• [The task]: Copy only those lines which run from the line containing "Womens_Club_Norfolk_Wedding_Photography_Theuer_0097.jpg" to the end of the entries below, both inclusive, exactly as written and with no pictures.

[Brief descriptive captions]
# # #
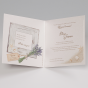 """Moderne Hochzeitseinladungen """"Strand"""" - Gestaltungsbeispiel Karteninnenseiten"""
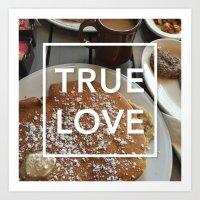 True Love: Breakfast Art Print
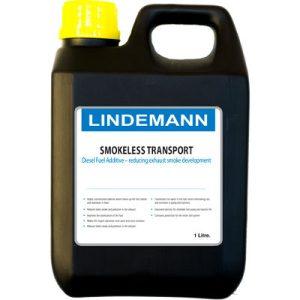 Lindemann Smokeless Transport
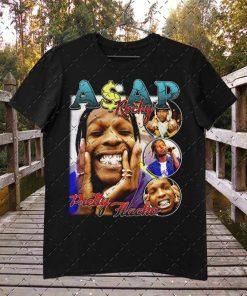 ASAP ROCKY Vintage Inspired 90's Rap Unisex T-Shirt
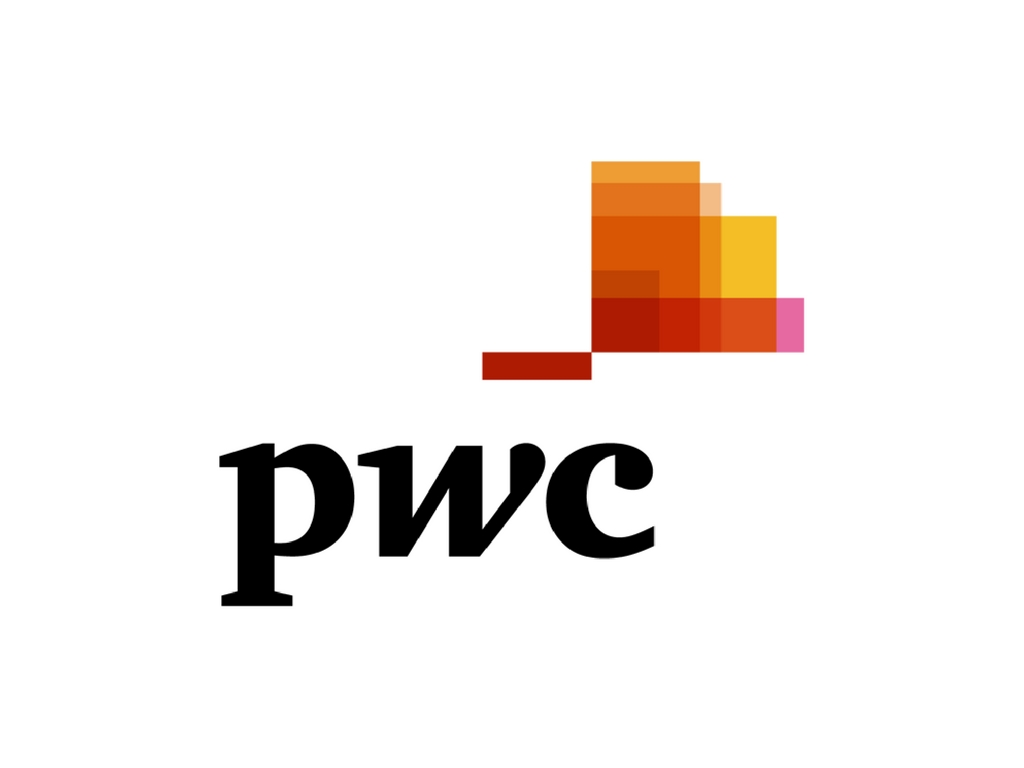 reporte-blockchain-nigeria-desarrollo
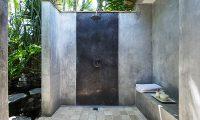 Villa Kubu 9 Shower Area | Seminyak, Bali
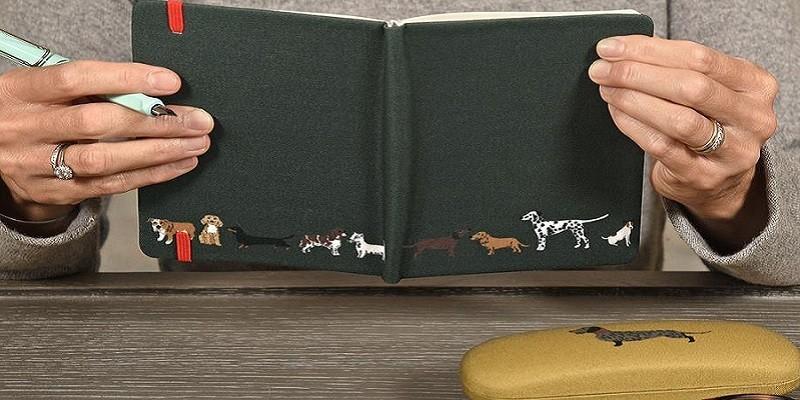 Exklusive Pferdegeschenke: Büro & Verpackung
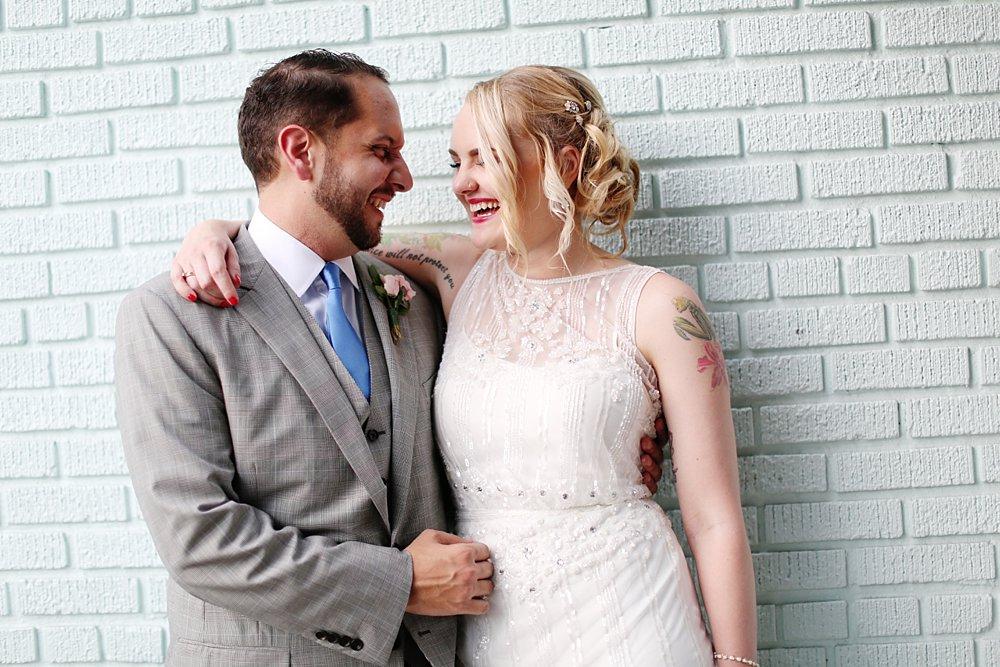 Womens_Club_Norfolk_Wedding_Photography_Theuer_0097.jpg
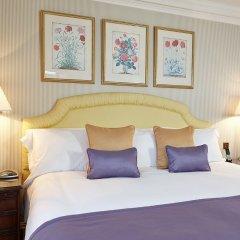 Отель Cheval Thorney Court комната для гостей фото 4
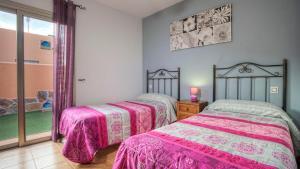 Posteľ alebo postele v izbe v ubytovaní Luxury & Comfort - Villa Romana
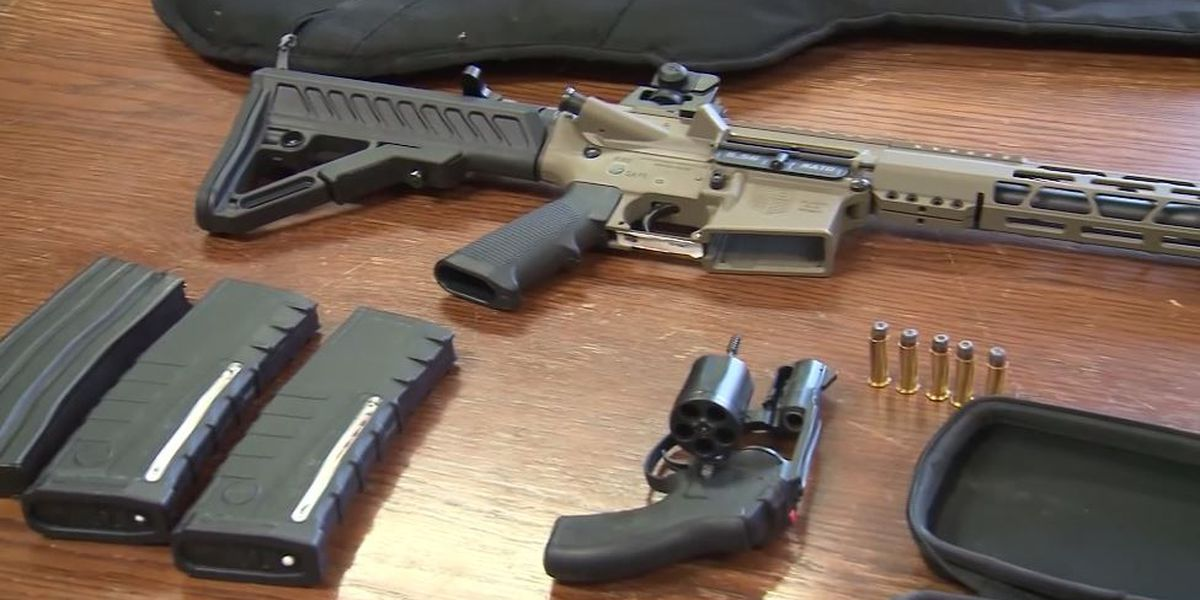 Man drives by ex-workplace with loaded AR-15 after threatening co-workers, police say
# # #
• [Result of this exercise]:
 Womens_Club_Norfolk_Wedding_Photography_Theuer_0097.jpg
 Отель Cheval Thorney Court комната для гостей фото 4
 Posteľ alebo postele v izbe v ubytovaní Luxury & Comfort - Villa Romana
 Man drives by ex-workplace with loaded AR-15 after threatening co-workers, police say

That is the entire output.